EXERCISE DIRECTIONS: Repeat the lines below exactly as they appear, but leave out the images.

SUPPLIED INFORMATION:
Content starts

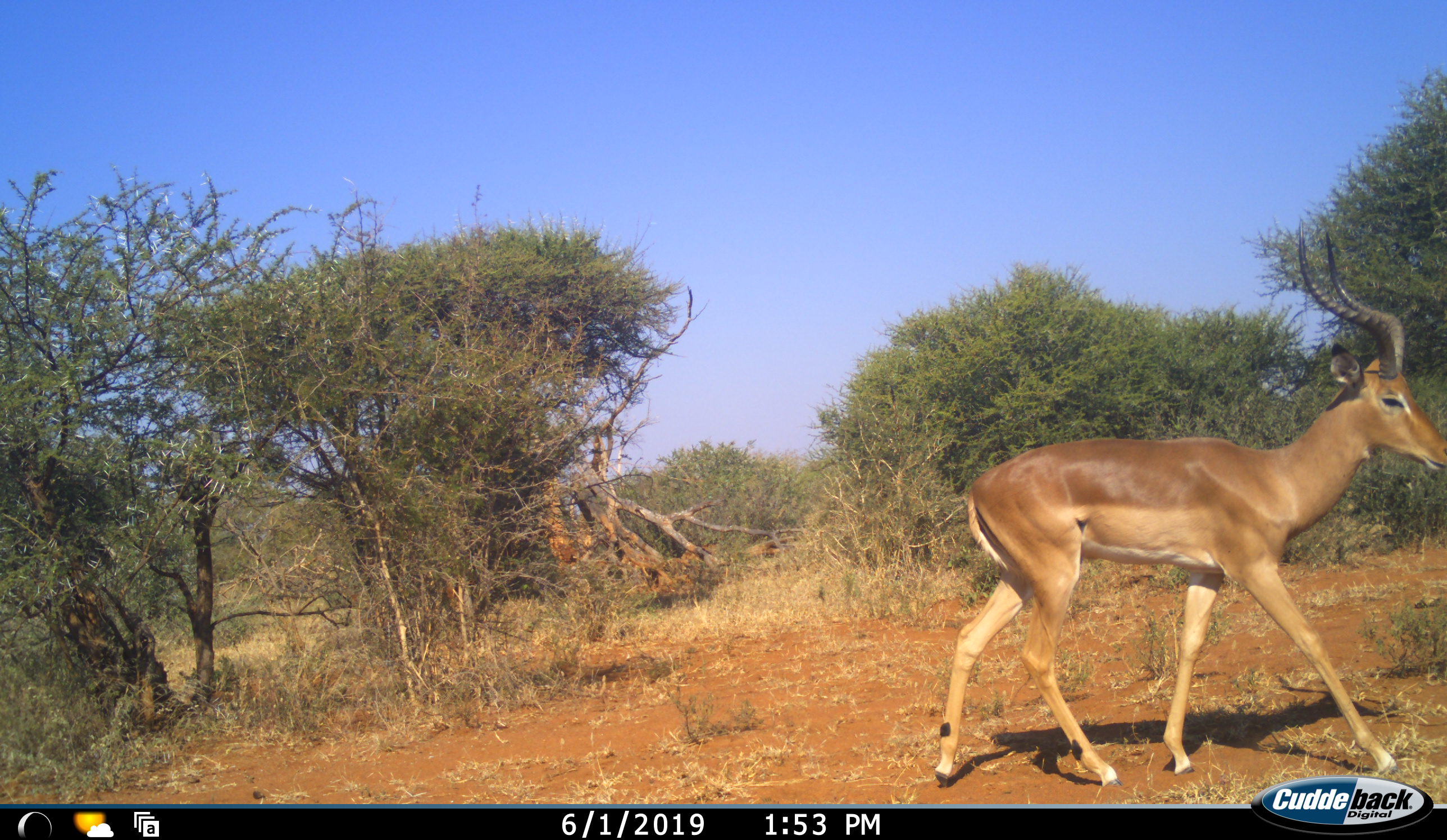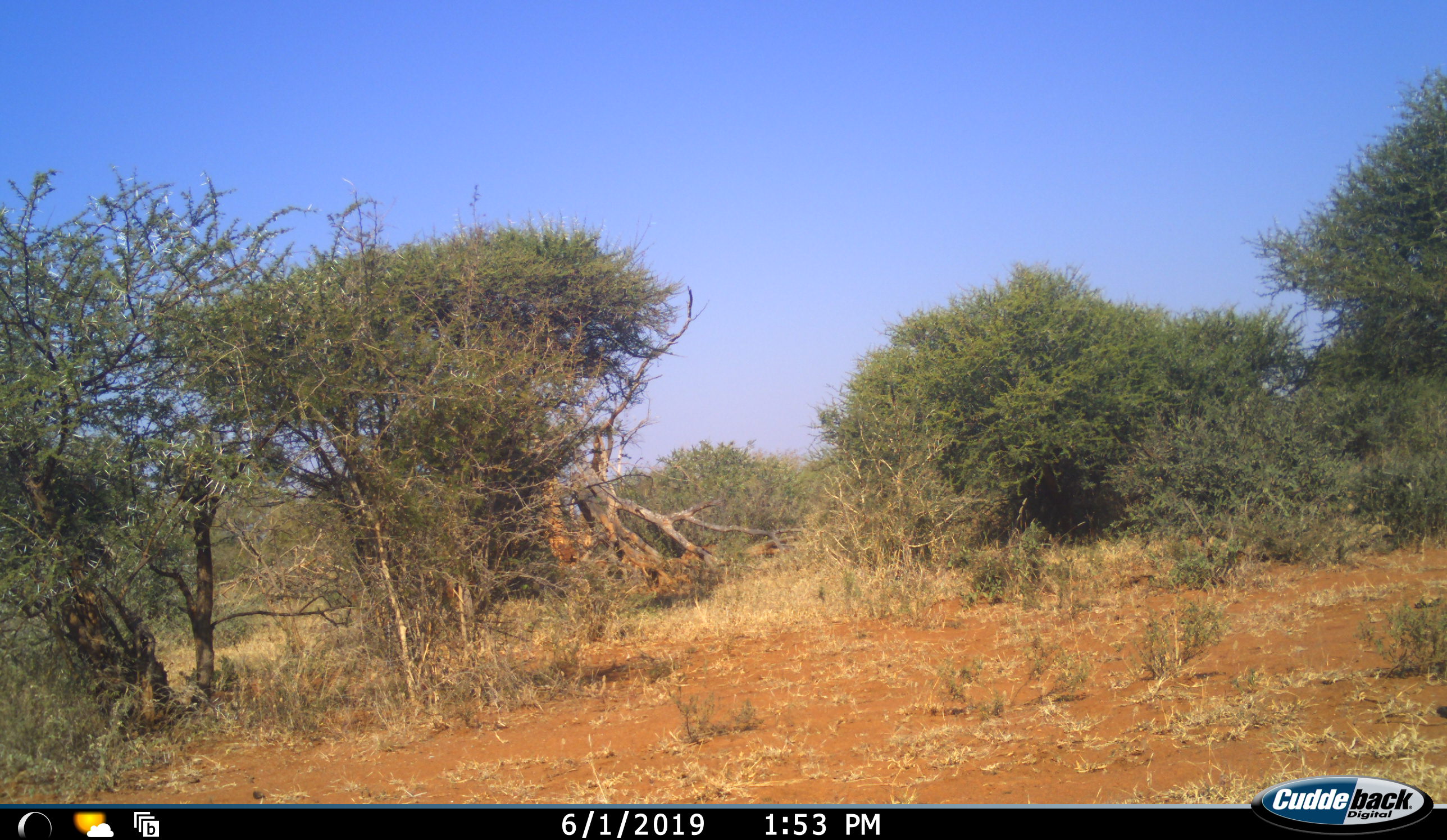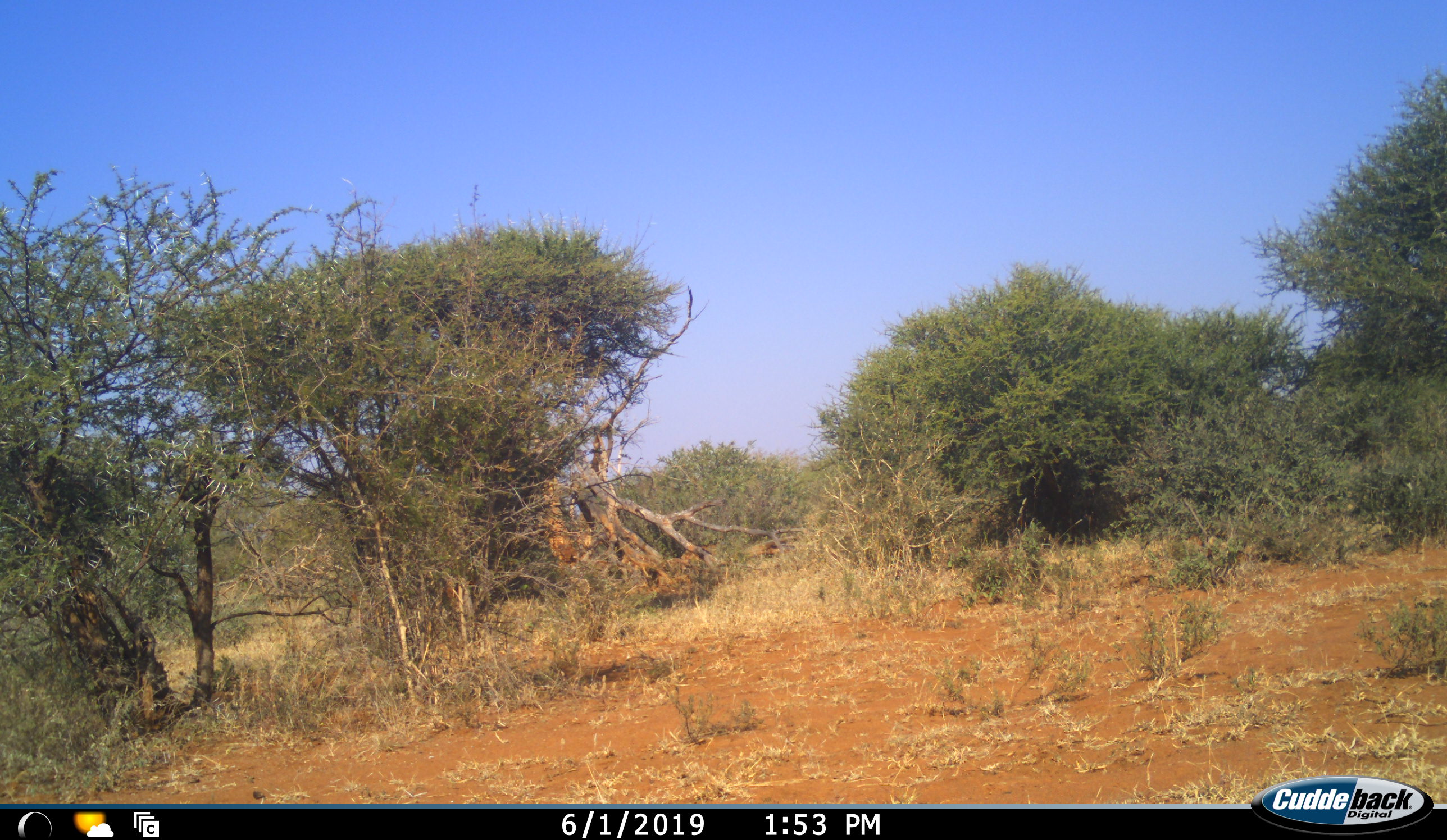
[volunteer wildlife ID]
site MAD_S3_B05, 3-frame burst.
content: unidentified animal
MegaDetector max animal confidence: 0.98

Content ends

EXERCISE SOLUTION:
[volunteer wildlife ID]
site MAD_S3_B05, 3-frame burst.
content: unidentified animal
MegaDetector max animal confidence: 0.98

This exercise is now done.